# [ASSIGNMENT]
The answer must be every line of the records below that holds the word "States".

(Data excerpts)
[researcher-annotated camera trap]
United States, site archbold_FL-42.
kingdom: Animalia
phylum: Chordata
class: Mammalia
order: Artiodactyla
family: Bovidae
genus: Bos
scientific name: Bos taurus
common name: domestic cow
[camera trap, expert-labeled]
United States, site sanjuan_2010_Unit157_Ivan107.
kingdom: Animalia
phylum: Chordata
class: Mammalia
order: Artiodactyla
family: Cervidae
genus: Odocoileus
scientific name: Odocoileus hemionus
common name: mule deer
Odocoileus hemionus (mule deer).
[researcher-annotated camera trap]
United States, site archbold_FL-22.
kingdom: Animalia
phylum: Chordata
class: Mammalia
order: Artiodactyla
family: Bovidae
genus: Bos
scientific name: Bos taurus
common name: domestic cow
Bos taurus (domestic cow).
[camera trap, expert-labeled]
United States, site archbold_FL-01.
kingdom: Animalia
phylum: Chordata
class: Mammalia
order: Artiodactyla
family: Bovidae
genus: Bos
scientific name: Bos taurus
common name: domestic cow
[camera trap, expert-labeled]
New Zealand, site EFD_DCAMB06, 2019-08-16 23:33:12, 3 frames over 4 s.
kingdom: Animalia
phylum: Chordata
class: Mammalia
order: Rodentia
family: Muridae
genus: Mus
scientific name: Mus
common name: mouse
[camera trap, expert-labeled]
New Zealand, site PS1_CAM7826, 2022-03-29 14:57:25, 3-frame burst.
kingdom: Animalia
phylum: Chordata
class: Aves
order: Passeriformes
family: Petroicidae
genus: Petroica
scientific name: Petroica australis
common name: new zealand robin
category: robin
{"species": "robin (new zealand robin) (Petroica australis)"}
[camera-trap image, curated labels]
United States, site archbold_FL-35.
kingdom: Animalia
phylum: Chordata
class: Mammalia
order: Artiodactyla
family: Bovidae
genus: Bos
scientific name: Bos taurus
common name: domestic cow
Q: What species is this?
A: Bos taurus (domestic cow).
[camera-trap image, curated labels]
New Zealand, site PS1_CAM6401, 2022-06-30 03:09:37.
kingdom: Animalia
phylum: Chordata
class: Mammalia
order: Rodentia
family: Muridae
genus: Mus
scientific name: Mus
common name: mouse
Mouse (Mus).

# [FINISHED TASK]
United States, site archbold_FL-42.
United States, site sanjuan_2010_Unit157_Ivan107.
United States, site archbold_FL-22.
United States, site archbold_FL-01.
United States, site archbold_FL-35.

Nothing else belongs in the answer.